* [PASSAGE TO READ]
= = = =

Javier Gallardo, Oaxaca
Javier Gallardo has been weaving miniature objects from palma (palm) since he was a child. Inspired by traditional objects, he adds his special touches of imagination and fine detail to make his wonderfully whimsical creations.
Craftspeople have been weaving palm since before the Spanish Conquest, but over the past forty years that art has become more finely tuned and has won national acceptance in the marketplace as nostalgic recreations of Mexico's indigenous past.
Miniatures are the "little toys" that adults give more thought to than do children. They have always appealed to the child in all of us. Factors such as tourism and the construction of national identity have contributed to an ongoing demand for the tiny creations. The playfulness of the craft is often in sharp contrast to the often harsh economic realities of life in the community where they are made.
Despite words such as "folk" and "Indian" being used to describe this handicraft, there are misperceptions of how complex they are in their creation. And, just as textiles and other indigenous work is in danger of disappearing, all sorts of other customs from over 60 ethnic groups throughout Mexico are endangered also. Pottery, art from woven palm and other grasses, medical healing and shamanistic practices, that have served these communities for thousands of years are rapidly passing into extinction.

= = = =

* [SUPPLIED INFORMATION]

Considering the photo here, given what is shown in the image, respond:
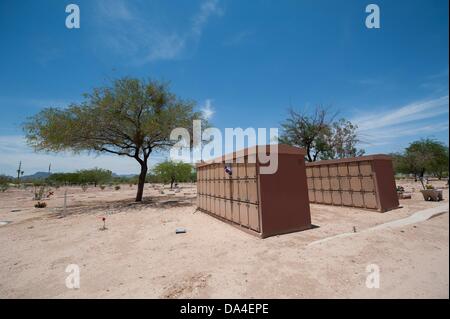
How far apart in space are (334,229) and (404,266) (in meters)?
3.90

= = = =

* [EXERCISE BRIEF] Write the next part of the piece about Javier Gallardo's woven palm miniatures, picking up after its final sentence.

* [EXERCISE OUTPUT]
Javier, like many other folk artisans, sells her work from his home and local markets. The tourism that Oaxacan artists rely on for their livelihoods has been in jeopardy over the last year and a half due to civil unrest and travel bans that have kept the tourists away. Bringing Javier to Feria Maestros del Arte along with other folk artists from Oaxaca will hopefully open the eyes of Feria-goers to the fact that Oaxaca is once again a safe place to travel and seek out the art that Oaxaca has become famous for.